Jackson: WEATHER RELATED, AGAIN. THE BEAN MARKET WE THINK IS THE LEADER. THE FUNDS MIGHT PILE INTO THE CORN MARKET IN THE SHORT RUN AND GIVE THAT EXTRA BUOYANCY. BUT WE STILL SEE THE BEAN MARKET AS THE MOST INTERESTING. THE BOTTOM LINE ON THE CORN IS WE'LL GO ABOVE 250 ON THE DECEMBER FUTURES IF OR WHEN THE MARKET STARTS TO THINK THE NATIONAL YIELD IS AT OR BELOW $130 BUSHELS AN ACRE. THAT'S DOWN 8 BUSHELS FROM A YEAR AGO. ARE WE AT THAT POINT YET, I DON'T KNOW? BUT THE TRADE WILL LOOK FOR LOWER CROP RATINGS MONDAY NIGHT. ON MONDAY NIGHT, WITH JUST A SMALL DETERIORATION OF THE CROP, WE'LL BE FACING THE WORST RATED CORN AND BEAN CROPS SINCE THE FLOOD YEAR OF 1993. HOW RELEVANT THAT IS IN THE RATINGS, WE'LL HAVE TO SEE. BUT THE MARKET IS GOING TO BE SCARED HERE. IF WE DON'T GET GOOD RAINS OVER THE WEEKEND, WE'LL BE HIGHER, OF COURSE, PERHAPS SHARPLY HIGHER NEXT WEEK.
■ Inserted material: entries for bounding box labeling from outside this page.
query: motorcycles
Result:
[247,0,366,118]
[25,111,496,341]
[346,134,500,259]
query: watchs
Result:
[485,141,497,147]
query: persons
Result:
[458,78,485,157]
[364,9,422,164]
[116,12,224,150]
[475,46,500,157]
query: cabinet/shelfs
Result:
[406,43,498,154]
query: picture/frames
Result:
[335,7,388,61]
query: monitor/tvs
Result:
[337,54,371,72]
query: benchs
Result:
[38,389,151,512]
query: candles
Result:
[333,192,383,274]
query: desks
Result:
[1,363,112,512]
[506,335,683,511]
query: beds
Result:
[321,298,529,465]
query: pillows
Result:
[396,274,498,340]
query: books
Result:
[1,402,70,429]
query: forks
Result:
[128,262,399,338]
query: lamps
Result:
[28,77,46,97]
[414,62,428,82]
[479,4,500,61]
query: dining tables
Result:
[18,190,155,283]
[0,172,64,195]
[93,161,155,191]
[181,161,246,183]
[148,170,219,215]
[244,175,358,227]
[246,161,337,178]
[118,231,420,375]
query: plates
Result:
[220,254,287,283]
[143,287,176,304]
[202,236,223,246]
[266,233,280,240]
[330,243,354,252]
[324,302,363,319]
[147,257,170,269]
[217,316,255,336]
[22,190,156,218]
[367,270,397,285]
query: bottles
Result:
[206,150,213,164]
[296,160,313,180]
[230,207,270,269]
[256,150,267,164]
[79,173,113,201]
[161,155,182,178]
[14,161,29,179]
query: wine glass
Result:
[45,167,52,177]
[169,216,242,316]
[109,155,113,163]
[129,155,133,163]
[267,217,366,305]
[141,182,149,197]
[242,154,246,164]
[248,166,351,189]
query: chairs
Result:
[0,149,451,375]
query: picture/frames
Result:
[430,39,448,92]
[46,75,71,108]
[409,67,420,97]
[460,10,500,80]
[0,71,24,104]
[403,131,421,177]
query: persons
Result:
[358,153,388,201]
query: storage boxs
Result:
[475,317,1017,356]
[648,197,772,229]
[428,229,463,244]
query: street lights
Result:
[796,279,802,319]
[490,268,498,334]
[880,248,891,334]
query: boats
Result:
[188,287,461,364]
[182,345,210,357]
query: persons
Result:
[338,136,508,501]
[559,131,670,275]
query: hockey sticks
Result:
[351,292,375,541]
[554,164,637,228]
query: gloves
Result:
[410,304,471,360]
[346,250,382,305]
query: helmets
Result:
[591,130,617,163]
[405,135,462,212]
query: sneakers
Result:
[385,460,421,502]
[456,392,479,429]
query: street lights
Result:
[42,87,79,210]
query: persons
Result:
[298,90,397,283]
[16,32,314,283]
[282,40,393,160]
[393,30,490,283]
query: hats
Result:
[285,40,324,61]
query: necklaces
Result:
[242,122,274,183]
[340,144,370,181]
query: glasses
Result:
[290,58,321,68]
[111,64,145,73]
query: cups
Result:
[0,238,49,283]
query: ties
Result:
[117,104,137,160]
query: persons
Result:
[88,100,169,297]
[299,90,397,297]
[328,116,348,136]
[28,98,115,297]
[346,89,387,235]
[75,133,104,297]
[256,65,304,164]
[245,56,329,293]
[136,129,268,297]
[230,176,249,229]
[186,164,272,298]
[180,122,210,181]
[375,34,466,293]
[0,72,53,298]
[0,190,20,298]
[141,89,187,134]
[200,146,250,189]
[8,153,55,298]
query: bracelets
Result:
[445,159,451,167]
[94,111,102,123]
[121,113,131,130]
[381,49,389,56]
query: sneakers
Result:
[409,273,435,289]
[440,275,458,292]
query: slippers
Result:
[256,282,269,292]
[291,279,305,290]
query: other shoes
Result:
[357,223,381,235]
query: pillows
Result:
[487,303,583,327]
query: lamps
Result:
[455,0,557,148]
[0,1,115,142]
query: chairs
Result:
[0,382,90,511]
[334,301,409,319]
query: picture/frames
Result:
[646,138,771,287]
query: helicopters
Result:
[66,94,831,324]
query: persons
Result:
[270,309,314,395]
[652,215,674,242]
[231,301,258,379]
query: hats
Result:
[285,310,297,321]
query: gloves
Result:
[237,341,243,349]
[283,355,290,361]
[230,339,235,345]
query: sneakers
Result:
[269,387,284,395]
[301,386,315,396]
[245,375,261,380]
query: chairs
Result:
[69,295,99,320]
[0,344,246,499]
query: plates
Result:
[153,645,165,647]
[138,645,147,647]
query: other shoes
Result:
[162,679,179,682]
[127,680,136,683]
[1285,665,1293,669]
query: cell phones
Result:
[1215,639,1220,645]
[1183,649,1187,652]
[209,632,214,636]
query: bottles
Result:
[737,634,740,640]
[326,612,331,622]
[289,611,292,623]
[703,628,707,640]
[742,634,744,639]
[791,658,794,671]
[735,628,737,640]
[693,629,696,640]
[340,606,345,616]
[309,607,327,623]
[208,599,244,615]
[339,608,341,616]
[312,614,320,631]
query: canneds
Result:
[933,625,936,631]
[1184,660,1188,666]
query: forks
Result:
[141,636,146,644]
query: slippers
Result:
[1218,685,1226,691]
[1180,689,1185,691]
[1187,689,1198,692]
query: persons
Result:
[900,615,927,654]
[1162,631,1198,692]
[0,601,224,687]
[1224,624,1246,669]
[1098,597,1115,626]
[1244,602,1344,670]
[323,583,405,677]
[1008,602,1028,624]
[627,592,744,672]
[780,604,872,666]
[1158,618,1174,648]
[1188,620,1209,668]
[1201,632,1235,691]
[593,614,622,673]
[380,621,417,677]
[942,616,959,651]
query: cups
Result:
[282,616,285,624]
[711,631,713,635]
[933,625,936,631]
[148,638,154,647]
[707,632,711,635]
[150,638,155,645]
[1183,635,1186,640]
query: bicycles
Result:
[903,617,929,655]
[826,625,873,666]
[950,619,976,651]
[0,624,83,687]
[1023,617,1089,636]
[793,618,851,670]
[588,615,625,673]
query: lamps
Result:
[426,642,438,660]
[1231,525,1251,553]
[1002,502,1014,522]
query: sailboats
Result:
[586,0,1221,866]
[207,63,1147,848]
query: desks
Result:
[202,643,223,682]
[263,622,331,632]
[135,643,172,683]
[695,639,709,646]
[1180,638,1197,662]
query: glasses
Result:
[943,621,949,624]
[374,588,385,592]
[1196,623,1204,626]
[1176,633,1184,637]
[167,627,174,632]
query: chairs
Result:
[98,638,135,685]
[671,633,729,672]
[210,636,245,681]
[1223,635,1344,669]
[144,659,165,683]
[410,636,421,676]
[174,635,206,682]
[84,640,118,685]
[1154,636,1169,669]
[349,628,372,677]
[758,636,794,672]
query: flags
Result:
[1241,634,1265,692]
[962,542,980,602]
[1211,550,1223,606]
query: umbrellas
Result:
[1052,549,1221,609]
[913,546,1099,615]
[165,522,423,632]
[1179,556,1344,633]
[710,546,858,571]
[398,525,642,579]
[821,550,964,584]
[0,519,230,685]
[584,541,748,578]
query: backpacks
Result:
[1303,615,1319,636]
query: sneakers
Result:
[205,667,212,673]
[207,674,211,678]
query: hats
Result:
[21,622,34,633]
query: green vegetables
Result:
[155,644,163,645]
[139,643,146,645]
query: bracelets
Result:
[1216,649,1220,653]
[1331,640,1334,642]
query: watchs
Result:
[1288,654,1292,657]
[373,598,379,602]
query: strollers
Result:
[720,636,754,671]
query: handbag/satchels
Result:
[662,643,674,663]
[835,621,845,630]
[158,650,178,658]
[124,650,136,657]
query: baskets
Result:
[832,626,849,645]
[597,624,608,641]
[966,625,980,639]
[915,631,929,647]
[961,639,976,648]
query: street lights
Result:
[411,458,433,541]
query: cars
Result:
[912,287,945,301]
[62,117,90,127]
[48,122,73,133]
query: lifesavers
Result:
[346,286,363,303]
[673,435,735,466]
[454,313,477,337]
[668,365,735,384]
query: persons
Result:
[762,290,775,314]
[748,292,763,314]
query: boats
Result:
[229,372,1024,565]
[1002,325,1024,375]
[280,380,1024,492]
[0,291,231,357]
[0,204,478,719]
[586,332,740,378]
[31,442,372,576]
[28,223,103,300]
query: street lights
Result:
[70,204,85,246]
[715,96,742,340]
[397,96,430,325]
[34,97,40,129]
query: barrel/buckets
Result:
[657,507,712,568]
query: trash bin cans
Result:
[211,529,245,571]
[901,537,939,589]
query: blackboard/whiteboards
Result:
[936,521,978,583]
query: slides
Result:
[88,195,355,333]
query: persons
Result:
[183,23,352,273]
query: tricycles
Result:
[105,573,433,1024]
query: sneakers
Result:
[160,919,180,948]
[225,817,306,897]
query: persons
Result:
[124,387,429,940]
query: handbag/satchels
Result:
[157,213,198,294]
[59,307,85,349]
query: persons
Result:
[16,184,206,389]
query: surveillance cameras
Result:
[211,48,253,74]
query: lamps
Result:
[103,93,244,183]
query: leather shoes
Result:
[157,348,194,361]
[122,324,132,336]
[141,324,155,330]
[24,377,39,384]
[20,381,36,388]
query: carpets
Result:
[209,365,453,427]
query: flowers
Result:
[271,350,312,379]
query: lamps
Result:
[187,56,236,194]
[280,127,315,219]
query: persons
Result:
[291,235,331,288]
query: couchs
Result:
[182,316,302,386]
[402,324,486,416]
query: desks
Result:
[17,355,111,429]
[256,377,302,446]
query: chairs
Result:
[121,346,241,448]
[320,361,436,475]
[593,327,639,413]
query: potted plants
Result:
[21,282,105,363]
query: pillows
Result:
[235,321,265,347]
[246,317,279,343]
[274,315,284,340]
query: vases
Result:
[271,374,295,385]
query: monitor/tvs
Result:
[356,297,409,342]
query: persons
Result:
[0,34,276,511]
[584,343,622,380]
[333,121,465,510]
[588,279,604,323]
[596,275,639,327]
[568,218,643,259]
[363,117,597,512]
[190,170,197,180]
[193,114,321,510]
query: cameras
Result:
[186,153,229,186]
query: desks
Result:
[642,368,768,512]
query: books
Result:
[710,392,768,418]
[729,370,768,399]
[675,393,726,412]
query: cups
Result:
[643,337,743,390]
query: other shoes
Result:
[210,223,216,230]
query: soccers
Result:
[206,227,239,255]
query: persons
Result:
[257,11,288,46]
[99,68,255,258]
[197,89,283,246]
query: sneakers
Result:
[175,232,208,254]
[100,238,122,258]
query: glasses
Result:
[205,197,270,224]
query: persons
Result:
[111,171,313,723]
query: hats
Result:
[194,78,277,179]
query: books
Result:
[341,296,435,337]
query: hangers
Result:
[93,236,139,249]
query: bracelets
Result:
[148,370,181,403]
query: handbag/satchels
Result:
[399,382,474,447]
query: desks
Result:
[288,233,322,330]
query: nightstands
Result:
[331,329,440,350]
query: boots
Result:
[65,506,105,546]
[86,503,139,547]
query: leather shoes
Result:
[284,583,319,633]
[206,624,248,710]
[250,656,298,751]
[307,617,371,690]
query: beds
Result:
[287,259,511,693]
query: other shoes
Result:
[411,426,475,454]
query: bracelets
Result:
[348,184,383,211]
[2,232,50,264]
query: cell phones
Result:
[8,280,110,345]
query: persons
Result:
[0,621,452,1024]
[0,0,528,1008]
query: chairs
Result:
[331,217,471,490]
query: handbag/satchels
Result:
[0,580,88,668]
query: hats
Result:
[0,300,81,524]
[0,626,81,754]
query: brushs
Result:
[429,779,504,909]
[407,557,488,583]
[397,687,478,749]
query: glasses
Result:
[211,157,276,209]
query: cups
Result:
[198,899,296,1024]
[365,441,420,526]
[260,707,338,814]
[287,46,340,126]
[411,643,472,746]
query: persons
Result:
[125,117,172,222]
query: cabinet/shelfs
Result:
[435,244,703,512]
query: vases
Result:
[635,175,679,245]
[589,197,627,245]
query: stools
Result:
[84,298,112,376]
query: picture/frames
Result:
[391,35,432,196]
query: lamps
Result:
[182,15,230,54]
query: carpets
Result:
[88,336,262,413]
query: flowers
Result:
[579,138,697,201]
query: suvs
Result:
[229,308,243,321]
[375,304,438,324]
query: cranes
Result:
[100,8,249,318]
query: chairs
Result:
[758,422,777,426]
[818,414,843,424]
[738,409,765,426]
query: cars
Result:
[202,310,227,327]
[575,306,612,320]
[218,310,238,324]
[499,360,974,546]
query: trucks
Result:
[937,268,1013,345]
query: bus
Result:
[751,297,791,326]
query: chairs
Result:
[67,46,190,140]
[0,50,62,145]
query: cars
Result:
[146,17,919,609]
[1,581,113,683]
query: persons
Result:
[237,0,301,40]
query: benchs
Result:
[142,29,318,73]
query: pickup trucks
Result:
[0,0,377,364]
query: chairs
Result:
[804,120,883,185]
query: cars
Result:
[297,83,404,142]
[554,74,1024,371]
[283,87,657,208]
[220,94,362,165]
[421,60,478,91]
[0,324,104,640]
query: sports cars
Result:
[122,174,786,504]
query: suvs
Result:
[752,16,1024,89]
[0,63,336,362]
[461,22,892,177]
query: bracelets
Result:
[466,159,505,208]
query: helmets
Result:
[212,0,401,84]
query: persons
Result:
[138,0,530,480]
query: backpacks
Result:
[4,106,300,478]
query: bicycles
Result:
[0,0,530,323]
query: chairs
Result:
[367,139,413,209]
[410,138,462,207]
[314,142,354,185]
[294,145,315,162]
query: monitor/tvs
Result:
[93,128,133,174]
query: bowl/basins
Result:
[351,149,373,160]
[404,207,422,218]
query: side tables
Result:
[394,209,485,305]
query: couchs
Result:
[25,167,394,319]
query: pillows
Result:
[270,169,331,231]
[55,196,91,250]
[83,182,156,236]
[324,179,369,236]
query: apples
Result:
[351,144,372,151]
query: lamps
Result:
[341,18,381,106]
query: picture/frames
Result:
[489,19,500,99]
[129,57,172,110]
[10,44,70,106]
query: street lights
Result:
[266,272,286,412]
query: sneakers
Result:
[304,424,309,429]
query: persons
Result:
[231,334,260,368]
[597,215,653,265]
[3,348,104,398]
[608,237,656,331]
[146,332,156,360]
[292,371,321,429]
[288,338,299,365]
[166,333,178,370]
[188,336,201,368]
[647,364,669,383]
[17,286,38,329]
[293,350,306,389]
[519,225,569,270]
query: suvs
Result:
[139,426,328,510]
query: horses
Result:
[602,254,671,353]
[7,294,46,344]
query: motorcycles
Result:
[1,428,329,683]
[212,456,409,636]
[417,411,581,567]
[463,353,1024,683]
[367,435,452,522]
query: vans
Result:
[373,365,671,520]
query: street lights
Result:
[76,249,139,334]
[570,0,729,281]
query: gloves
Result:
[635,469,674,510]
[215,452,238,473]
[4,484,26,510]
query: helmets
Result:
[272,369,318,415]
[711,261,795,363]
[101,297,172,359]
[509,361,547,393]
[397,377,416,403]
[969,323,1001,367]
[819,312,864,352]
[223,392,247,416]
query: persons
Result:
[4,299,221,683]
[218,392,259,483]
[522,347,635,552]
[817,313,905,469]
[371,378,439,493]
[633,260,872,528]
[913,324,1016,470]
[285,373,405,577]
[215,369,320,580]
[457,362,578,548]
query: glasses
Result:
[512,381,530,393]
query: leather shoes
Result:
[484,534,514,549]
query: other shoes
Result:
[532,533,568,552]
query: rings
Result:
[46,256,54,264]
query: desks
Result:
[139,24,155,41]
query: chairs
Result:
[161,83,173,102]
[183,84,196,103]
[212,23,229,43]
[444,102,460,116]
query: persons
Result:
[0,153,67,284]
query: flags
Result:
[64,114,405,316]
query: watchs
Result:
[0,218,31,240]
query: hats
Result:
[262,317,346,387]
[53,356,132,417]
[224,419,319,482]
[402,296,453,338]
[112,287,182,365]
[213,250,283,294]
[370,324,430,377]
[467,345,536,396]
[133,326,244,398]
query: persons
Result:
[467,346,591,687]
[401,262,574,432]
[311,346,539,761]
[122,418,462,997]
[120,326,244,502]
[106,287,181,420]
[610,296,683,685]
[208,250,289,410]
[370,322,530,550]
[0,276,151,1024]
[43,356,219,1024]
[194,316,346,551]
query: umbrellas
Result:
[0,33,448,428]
Pearson: ALL RIGHT. A VOLATILE SITUATION IN THE GRAINS. VIRGIL, YOUR TAKE ON THIS GRAIN MARKET? ARE WE GOING HIGHER HERE AND WILL THIS GIVE US AN OPPORTUNITY MAYBE TO SELL SOME '03 AND SOME '04?

Robinson: MARK, I'VE KIND OF ALREADY EMPLOYED THE MINIMUM PRICE STRATEGY WE TALKED ABOUT A MONTH AGO, SO I'VE ALREADY ASSUMED MY POSITION, SO TO SPEAK. AS DOUG ALLUDED TO, I THINK THE MARKETS ARE IN POSITION FOR SOME ADDITIONAL PRICE ADVANCES, AND WILL BE PROBABLY BEGIN EARLY NEXT WEEK WITH CROP CONDITION RATINGS PROBABLY BEING POOR, MARK. SO VERY DIFFICULT FOR ME TO ADD ANYTHING ASIDE FROM WHAT DOUG HAS ADDRESSED HERE. I THINK THE MARKETS HAVE AN OPPORTUNITY HERE TO MOVE HIGHER IN VALUE.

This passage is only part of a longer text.